===== Reading passage

See, that's just it. He'll rip up other teams, then a few years later he'll leave us for another team and start ripping us up. Loyalty folks! If he can't stick by a few ten year olds and side with homeless people, you sure as Pete can't expect him to side with the Blazers when it's all said and done.


----------



## I Own 2 Microwaves (May 30, 2007)

what did you expect from the "Assassin"


----------



## Dan (Dec 30, 2002)

HispanicCausinPanic said:


> I crossed over *Duckworth* up at Irving park once and he was pretty cool about it. He did sprain both his ankles, but what are you gonna' do? Go Grant Generals Hoops!


There, I had to fix that for you.


----------



## HispanicCausinPanic (Jul 2, 2005)

Hap said:


> There, I had to fix that for you.


Is that legal? I'm still pretty new. Are you allowed to go and change someone's quote? I see how it is HAP! Let the games begin brutha'!

==========

_Short exercise 1_
In the forum thread, rewrite the passage between "See, that's just" and "said and done.", inclusive, swapping "Blazers" for "Lakers".

===== Given information

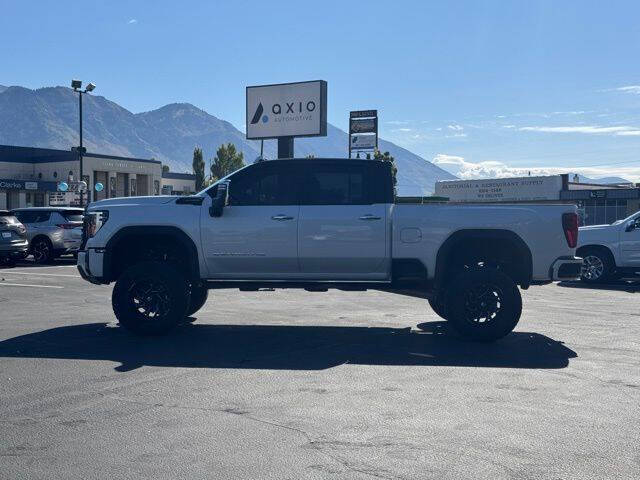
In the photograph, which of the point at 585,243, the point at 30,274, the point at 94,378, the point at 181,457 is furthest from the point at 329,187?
the point at 30,274

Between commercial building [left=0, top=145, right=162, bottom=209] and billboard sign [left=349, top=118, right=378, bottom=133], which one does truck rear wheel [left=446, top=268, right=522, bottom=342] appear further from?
commercial building [left=0, top=145, right=162, bottom=209]

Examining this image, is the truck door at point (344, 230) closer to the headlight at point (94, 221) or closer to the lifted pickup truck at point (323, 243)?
the lifted pickup truck at point (323, 243)

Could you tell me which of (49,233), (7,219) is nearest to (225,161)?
(49,233)

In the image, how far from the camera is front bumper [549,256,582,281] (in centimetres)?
830

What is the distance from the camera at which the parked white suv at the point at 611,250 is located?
15.5m

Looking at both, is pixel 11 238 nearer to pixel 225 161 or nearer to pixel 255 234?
pixel 255 234

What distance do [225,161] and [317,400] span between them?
10180 centimetres

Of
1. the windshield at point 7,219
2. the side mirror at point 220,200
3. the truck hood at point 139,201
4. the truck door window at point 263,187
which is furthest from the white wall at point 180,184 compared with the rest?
the side mirror at point 220,200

==========

_Short exercise 2_
Copy the records verbatim, beginning with the line that holds "Between commercial building" and continuing through the end of the records, both ends included.

_Expected answer 1_
See, that's just it. He'll rip up other teams, then a few years later he'll leave us for another team and start ripping us up. Loyalty folks! If he can't stick by a few ten year olds and side with homeless people, you sure as Pete can't expect him to side with the Lakers when it's all said and done.

_Expected answer 2_
Between commercial building [left=0, top=145, right=162, bottom=209] and billboard sign [left=349, top=118, right=378, bottom=133], which one does truck rear wheel [left=446, top=268, right=522, bottom=342] appear further from?
commercial building [left=0, top=145, right=162, bottom=209]

Examining this image, is the truck door at point (344, 230) closer to the headlight at point (94, 221) or closer to the lifted pickup truck at point (323, 243)?
the lifted pickup truck at point (323, 243)

Could you tell me which of (49,233), (7,219) is nearest to (225,161)?
(49,233)

In the image, how far from the camera is front bumper [549,256,582,281] (in centimetres)?
830

What is the distance from the camera at which the parked white suv at the point at 611,250 is located?
15.5m

Looking at both, is pixel 11 238 nearer to pixel 225 161 or nearer to pixel 255 234?
pixel 255 234

What distance do [225,161] and [317,400] span between them?
10180 centimetres

Of
1. the windshield at point 7,219
2. the side mirror at point 220,200
3. the truck hood at point 139,201
4. the truck door window at point 263,187
which is furthest from the white wall at point 180,184 compared with the rest?
the side mirror at point 220,200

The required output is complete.